What the exercise asks: Take each line of the data that contains the string "lower" and copy it.

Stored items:
◆ ◆ ◆ ◆ ◆ ◆ ◆

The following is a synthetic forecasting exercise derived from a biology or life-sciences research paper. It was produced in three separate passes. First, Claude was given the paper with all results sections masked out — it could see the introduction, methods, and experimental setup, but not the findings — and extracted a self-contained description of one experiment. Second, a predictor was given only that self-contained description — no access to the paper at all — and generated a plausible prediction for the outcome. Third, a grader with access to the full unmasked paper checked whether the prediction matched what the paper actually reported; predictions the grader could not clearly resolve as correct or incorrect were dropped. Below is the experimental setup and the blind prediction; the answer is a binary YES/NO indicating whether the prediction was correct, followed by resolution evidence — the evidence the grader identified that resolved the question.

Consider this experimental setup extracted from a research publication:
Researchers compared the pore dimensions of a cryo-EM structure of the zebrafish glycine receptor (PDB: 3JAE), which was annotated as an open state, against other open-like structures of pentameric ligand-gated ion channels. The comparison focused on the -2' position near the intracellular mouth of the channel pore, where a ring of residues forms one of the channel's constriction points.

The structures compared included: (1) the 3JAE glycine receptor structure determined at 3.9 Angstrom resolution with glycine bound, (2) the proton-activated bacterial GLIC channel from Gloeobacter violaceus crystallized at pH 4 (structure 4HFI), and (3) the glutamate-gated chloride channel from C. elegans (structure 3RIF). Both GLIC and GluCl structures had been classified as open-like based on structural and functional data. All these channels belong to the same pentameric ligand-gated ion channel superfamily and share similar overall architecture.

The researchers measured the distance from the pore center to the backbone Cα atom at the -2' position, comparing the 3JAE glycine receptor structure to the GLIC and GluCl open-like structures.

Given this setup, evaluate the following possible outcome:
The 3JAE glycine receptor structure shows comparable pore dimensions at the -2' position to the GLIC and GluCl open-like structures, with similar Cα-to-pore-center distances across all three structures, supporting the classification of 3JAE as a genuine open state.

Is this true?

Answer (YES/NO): NO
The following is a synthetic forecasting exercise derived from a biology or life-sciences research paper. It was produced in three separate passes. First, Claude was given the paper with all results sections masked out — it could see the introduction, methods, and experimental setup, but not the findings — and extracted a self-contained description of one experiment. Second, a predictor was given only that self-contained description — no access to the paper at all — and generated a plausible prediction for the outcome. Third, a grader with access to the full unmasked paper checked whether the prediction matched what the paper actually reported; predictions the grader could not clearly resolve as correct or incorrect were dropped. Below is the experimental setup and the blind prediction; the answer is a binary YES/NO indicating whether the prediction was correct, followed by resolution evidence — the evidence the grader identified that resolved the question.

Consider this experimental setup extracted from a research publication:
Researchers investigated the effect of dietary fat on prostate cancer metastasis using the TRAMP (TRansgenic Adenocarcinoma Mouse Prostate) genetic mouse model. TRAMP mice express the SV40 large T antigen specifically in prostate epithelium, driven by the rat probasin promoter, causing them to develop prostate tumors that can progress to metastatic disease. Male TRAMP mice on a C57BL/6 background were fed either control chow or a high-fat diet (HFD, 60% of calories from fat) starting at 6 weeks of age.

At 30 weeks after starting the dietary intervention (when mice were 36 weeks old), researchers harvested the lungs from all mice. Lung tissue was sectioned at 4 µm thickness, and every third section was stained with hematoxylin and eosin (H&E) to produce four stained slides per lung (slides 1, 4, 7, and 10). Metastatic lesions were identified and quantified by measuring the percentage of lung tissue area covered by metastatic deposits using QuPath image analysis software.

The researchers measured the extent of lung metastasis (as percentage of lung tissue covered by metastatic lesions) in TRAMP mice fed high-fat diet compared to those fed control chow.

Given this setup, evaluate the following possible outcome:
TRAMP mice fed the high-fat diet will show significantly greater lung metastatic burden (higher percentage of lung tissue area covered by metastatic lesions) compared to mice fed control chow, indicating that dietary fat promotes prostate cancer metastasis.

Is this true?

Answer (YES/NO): YES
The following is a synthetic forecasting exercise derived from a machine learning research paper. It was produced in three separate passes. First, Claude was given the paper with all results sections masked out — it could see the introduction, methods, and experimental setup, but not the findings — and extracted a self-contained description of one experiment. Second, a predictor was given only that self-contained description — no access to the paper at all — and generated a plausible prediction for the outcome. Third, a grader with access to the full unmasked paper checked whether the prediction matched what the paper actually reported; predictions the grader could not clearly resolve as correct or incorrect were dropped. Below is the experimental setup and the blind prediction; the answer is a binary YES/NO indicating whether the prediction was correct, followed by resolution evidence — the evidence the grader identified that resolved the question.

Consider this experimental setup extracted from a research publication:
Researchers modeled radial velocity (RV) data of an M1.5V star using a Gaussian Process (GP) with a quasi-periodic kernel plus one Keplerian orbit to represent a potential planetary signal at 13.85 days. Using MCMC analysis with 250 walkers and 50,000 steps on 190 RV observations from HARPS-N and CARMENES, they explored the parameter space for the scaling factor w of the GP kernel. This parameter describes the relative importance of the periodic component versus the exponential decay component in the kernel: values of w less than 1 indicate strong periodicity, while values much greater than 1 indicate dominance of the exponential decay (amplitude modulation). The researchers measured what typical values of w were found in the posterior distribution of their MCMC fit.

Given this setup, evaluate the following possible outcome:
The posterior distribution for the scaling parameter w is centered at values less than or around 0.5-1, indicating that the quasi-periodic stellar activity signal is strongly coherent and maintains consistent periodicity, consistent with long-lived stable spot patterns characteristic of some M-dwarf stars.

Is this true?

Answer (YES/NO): NO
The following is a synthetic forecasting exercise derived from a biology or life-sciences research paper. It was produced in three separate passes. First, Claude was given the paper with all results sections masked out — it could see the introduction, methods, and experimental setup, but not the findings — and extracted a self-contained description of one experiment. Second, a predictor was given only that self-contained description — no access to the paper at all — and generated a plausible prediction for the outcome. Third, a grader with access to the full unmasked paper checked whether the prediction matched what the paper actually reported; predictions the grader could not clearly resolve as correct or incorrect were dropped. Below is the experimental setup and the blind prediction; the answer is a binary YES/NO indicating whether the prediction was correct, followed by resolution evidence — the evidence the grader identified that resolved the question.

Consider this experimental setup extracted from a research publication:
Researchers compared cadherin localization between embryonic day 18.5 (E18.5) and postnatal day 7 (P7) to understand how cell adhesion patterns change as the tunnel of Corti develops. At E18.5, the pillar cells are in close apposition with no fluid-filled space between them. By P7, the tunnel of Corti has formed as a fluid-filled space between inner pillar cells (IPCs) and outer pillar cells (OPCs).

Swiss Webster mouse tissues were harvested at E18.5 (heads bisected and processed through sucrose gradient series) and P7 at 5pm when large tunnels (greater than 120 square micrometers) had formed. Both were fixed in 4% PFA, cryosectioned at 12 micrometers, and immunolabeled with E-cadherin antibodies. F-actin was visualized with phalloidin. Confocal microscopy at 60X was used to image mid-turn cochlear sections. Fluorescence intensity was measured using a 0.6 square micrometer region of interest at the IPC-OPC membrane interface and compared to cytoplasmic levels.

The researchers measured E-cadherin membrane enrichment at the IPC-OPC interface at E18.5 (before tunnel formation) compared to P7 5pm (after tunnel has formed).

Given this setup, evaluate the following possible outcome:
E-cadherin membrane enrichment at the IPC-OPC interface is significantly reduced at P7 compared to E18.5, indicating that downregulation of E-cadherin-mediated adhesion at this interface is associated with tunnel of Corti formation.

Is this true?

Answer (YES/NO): NO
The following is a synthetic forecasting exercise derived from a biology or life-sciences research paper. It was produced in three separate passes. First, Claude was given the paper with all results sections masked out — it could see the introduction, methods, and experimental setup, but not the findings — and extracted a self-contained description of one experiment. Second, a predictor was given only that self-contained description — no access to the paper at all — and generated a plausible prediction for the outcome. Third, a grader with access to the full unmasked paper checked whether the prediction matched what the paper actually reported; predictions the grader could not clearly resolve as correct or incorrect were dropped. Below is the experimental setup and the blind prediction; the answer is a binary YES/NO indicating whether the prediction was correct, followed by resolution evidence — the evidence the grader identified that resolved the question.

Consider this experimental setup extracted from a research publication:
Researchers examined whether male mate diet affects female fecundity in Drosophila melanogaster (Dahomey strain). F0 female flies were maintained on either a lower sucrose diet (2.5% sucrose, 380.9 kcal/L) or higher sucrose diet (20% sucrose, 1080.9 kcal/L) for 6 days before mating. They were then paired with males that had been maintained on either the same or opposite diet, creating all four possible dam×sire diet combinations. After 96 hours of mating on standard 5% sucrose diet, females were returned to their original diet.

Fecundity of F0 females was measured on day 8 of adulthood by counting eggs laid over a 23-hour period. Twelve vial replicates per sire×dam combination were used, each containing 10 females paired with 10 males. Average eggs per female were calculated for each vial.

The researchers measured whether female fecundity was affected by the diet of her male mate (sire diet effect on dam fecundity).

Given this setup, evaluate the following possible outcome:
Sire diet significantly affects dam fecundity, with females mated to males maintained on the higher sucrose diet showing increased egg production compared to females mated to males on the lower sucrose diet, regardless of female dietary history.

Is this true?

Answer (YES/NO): NO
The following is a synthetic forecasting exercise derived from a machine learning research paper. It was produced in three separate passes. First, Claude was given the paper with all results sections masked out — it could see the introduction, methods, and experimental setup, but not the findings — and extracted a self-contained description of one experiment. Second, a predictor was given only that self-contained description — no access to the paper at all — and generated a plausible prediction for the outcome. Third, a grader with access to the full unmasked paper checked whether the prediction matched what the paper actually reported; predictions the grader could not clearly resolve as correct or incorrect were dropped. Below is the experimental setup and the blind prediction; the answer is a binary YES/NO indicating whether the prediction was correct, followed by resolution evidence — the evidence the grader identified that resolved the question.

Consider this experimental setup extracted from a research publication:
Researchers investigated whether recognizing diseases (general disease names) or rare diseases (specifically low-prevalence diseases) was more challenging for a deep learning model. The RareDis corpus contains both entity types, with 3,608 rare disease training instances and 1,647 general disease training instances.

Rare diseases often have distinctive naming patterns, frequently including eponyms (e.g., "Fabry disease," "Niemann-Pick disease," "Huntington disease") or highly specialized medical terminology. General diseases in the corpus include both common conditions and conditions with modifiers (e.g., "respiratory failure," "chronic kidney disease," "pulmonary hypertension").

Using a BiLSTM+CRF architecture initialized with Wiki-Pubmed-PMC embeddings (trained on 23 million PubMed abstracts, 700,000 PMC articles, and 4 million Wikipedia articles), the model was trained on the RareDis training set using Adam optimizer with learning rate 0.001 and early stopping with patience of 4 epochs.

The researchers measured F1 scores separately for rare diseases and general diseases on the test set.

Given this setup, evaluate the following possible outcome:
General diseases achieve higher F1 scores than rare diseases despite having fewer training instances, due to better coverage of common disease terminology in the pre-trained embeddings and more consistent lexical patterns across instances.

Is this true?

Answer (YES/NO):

◆ ◆ ◆ ◆ ◆ ◆ ◆

Your response:
Researchers examined whether male mate diet affects female fecundity in Drosophila melanogaster (Dahomey strain). F0 female flies were maintained on either a lower sucrose diet (2.5% sucrose, 380.9 kcal/L) or higher sucrose diet (20% sucrose, 1080.9 kcal/L) for 6 days before mating. They were then paired with males that had been maintained on either the same or opposite diet, creating all four possible dam×sire diet combinations. After 96 hours of mating on standard 5% sucrose diet, females were returned to their original diet.
Sire diet significantly affects dam fecundity, with females mated to males maintained on the higher sucrose diet showing increased egg production compared to females mated to males on the lower sucrose diet, regardless of female dietary history.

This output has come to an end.